?Headline inflation, measured by the 12-month increase in the Index of Retail Prices, rose to 4.8 per cent in February 2010 from 3.7 per cent in the previous month, according to the latest data released by the Central Statistical Office indicate that. In a statement on Friday, the Central Bank said that the main influence on the headline rate has come from food prices which rose by 2.8 per cent during the month of February. On a year-on-year basis to February, food inflation measured 6.3 per cent, up from 2.7 per cent in January. Much of the increase represented higher prices for fruits and vegetables. After rising by 11.7 per cent in January, fruit prices rose by a further five per cent in February. Vegetable prices rose by 6.1 per cent in February after declining by 1.6 per cent in January. The rise in food inflation suggests that the severe drought is already beginning to have an effect on domestic food prices. This impact is likely to continue and even intensify in the next few months.

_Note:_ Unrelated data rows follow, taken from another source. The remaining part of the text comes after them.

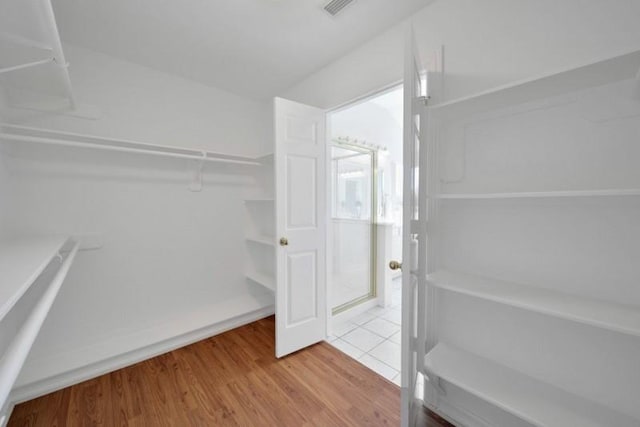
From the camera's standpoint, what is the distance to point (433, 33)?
1527 millimetres

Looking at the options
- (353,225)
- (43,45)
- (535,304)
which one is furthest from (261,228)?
(535,304)

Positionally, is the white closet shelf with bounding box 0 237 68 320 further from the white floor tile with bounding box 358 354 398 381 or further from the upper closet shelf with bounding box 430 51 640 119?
the white floor tile with bounding box 358 354 398 381

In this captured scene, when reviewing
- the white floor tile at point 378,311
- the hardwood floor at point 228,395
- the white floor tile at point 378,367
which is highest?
the hardwood floor at point 228,395

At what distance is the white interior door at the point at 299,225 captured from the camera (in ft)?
6.59

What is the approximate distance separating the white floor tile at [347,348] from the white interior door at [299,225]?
16 centimetres

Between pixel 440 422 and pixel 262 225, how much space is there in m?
2.31

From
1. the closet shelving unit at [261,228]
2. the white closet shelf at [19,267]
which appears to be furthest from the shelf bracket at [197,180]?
the white closet shelf at [19,267]

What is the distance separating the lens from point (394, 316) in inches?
113

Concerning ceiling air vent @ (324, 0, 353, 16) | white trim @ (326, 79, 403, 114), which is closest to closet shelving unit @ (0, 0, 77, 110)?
ceiling air vent @ (324, 0, 353, 16)

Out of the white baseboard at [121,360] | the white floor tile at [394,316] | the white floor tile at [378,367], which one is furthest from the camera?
the white floor tile at [394,316]

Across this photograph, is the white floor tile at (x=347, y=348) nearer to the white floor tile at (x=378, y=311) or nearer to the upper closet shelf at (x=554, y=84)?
the white floor tile at (x=378, y=311)

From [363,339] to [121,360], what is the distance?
2026 mm

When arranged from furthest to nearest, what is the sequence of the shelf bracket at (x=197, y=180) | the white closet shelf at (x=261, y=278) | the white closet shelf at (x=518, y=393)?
the white closet shelf at (x=261, y=278) → the shelf bracket at (x=197, y=180) → the white closet shelf at (x=518, y=393)

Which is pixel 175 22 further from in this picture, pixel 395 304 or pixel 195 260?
pixel 395 304
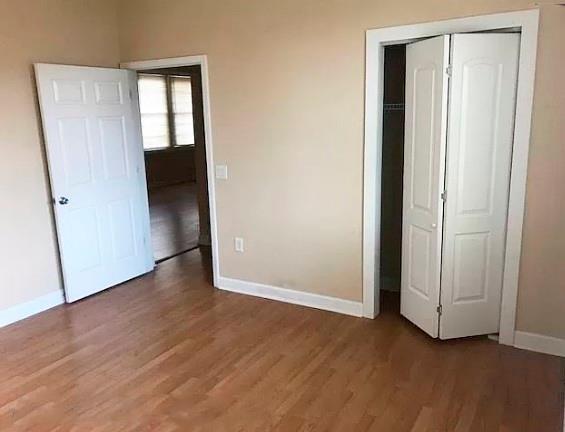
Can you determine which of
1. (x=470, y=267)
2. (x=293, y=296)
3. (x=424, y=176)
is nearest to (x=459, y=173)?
(x=424, y=176)

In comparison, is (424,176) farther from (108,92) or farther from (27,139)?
(27,139)

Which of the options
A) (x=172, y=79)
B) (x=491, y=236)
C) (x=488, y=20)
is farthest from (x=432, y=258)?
(x=172, y=79)

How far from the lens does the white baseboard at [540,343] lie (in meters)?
3.15

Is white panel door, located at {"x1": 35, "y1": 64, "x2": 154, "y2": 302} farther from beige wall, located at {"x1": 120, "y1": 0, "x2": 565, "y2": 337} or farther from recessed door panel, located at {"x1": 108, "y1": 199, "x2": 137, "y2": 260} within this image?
beige wall, located at {"x1": 120, "y1": 0, "x2": 565, "y2": 337}

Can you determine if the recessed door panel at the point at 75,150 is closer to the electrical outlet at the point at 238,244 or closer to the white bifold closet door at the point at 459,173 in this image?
the electrical outlet at the point at 238,244

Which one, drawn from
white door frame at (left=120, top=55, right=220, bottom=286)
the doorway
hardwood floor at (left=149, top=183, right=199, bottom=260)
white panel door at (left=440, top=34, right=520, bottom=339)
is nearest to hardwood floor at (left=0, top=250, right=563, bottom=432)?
white panel door at (left=440, top=34, right=520, bottom=339)

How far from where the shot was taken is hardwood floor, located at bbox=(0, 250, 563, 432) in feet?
8.53

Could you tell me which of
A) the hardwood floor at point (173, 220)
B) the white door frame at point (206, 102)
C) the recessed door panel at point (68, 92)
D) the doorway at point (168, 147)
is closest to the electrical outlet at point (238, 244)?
the white door frame at point (206, 102)

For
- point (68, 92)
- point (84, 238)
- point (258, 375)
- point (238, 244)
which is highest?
point (68, 92)

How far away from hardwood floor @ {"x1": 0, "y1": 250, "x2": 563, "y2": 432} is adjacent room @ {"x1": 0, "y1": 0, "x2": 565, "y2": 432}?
0.05 ft

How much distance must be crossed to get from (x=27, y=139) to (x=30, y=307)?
1394mm

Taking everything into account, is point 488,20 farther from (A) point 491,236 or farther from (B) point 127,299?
(B) point 127,299

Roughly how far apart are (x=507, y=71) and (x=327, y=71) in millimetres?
1253

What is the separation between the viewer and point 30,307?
13.3 feet
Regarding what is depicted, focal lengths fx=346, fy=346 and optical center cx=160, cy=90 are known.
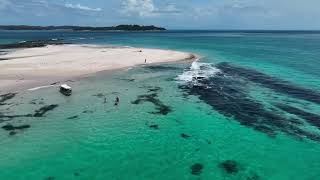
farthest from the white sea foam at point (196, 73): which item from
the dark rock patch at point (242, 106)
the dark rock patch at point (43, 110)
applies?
the dark rock patch at point (43, 110)

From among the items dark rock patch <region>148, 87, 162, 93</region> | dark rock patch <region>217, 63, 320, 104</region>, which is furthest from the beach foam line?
dark rock patch <region>148, 87, 162, 93</region>

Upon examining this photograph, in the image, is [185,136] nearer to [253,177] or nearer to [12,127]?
[253,177]

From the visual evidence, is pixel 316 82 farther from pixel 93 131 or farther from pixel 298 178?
pixel 93 131

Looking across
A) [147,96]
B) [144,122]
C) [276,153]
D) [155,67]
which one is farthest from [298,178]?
[155,67]

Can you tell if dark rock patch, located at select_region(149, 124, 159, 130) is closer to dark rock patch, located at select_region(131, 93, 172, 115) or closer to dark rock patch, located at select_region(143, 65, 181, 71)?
dark rock patch, located at select_region(131, 93, 172, 115)

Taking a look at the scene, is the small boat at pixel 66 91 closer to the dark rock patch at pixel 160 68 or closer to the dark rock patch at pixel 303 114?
the dark rock patch at pixel 160 68
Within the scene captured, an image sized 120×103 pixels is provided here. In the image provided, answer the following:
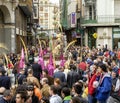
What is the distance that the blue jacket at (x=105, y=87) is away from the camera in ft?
38.5

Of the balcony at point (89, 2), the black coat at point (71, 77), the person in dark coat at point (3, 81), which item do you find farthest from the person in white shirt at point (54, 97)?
the balcony at point (89, 2)

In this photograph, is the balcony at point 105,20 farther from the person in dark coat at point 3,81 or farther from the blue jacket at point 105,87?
the blue jacket at point 105,87

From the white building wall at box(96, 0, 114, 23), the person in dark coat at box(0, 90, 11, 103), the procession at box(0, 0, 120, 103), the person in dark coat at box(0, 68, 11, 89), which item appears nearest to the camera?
the person in dark coat at box(0, 90, 11, 103)

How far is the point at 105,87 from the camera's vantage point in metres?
11.7

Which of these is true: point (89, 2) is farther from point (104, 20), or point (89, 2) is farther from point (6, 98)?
point (6, 98)

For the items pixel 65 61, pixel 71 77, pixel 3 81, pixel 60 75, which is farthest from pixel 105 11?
pixel 3 81

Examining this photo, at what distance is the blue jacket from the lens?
11727 millimetres

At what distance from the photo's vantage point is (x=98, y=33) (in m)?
54.6

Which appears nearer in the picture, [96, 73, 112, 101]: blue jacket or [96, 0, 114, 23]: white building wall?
[96, 73, 112, 101]: blue jacket

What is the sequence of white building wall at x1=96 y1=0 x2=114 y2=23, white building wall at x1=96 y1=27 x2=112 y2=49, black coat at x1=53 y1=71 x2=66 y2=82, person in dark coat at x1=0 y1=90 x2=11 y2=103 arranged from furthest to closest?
white building wall at x1=96 y1=0 x2=114 y2=23, white building wall at x1=96 y1=27 x2=112 y2=49, black coat at x1=53 y1=71 x2=66 y2=82, person in dark coat at x1=0 y1=90 x2=11 y2=103

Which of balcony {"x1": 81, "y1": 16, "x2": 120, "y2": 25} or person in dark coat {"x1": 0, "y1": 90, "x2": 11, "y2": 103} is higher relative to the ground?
person in dark coat {"x1": 0, "y1": 90, "x2": 11, "y2": 103}

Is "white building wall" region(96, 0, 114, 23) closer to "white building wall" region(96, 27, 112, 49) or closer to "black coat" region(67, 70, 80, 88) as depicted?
"white building wall" region(96, 27, 112, 49)

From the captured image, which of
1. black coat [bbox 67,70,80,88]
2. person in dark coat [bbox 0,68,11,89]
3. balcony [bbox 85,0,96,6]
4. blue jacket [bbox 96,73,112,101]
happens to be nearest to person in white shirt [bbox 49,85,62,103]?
blue jacket [bbox 96,73,112,101]

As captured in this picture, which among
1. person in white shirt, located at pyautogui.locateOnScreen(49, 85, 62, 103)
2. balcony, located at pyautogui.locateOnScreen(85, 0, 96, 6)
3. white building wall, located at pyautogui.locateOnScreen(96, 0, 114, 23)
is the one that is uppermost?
balcony, located at pyautogui.locateOnScreen(85, 0, 96, 6)
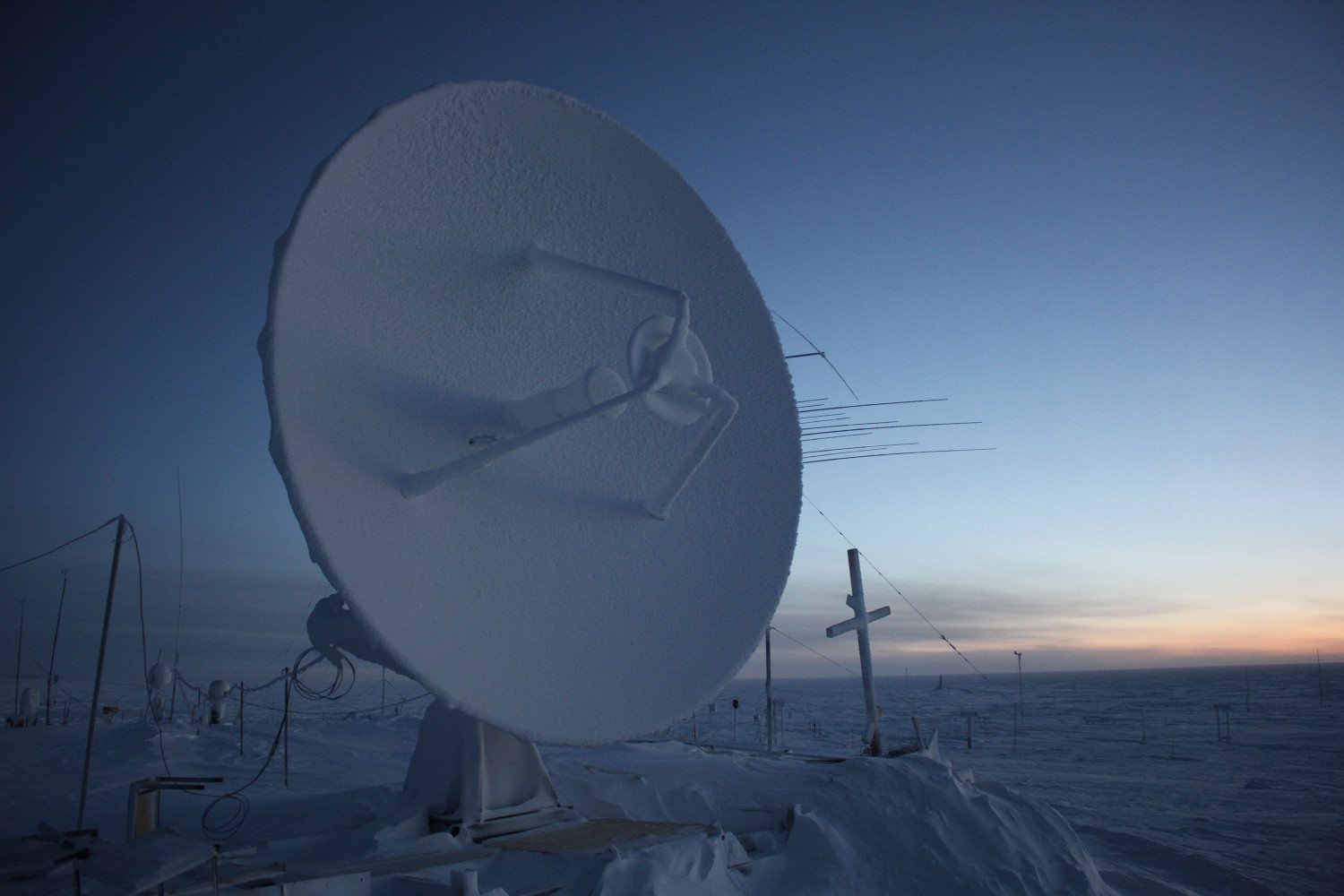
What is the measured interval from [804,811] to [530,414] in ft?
21.2

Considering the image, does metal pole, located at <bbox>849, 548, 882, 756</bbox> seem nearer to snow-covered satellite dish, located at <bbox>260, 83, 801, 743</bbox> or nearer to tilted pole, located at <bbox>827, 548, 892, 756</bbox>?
tilted pole, located at <bbox>827, 548, 892, 756</bbox>

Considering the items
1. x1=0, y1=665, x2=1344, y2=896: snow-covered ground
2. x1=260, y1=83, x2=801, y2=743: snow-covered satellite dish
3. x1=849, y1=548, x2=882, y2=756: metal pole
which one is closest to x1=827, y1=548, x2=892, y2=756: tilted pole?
x1=849, y1=548, x2=882, y2=756: metal pole

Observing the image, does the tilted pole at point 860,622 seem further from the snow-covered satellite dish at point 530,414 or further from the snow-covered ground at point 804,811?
the snow-covered satellite dish at point 530,414

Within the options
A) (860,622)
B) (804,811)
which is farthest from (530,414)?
(860,622)

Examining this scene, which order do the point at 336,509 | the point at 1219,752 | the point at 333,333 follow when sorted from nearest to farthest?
the point at 336,509 → the point at 333,333 → the point at 1219,752

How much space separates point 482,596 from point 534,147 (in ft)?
12.1

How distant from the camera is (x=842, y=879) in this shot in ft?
29.5

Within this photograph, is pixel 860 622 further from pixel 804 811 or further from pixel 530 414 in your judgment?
pixel 530 414

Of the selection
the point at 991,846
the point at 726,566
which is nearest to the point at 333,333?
the point at 726,566

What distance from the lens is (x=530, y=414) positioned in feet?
21.0

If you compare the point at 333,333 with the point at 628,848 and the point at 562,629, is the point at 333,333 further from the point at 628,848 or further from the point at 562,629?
the point at 628,848

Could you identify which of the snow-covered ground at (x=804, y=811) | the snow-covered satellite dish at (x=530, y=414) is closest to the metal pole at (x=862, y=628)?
the snow-covered ground at (x=804, y=811)

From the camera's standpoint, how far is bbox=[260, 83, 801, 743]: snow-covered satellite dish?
210 inches

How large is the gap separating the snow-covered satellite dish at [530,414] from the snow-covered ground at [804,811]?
8.43ft
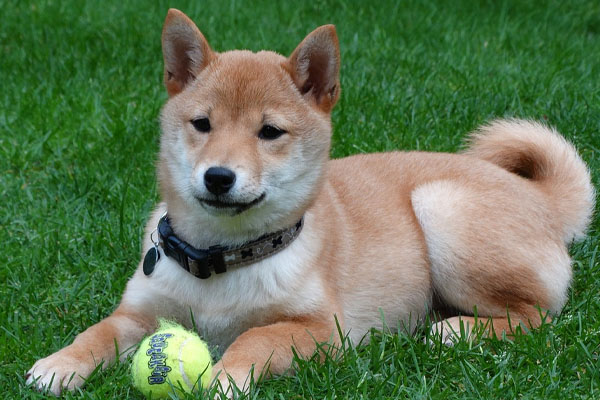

The Central Bank said core inflation, which excludes food prices, slowed to 4.0 per cent (year-on-year) in February from 4.2 per cent a month earlier. The main factor contributing to the deceleration in the core rate was a reduction in the prices of clothing and footwear which fell by 1.9 per cent in February following a decrease of 1.0 per cent in January. The rise in inflation is taking place against the background of a protracted weakness in private sector credit demand. In the 12 months to January 2010, private sector credit by the consolidated financial system declined by 4.1 per cent as loans to business and consumers contracted, according to the Central Bank. On a year-on-year basis, consumer credit fell for the sixth consecutive month in January by 2.9 per cent while business credit declined for the third consecutive month by an even larger rate (-3.8 per cent).
The only category of credit that has remained resilient to the more fragile economic environment is real estate mortgage lending. This sub-group rose by eight per cent (year-on-year) in January following increases of similar magnitudes in the previous two months. High net fiscal injections, along with the sharp fall in bank credit, have kept excess liquidity in the financial system at elevated levels (averaging TT$1.6 billion during the first quarter of 2010). The recent issuance of a TT$600 million 15-year central government bond has helped to contain the rapid build-up in excess liquidity. In the coming weeks, the issuance of a government bond should also assist in draining some of the excess liquid balances from the system.
The relatively high levels of excess liquidity over the past several months have helped to suppress short-term interest rates which have plunged to record lows. The three-month and six-month treasury bill rates declined to 1.28 per cent and 1.44 per cent, respectively in March from 1.85 per cent and 2.56 per cent in September 2009. As a consequence, the differential between the TT and US three-month treasury bill rates has narrowed to 108 basis points in March from 173 basis points in September 2009. Monetary policy is now required to face the reality of sluggish economic activity and rising inflation. There is also concern that a continued rise in food prices could result in heightened inflation expectations. These factors could present challenges as to when to reverse the current neutral monetary policy stance. Against this background, the Bank has decided to maintain the 'Repo' rate at five per cent.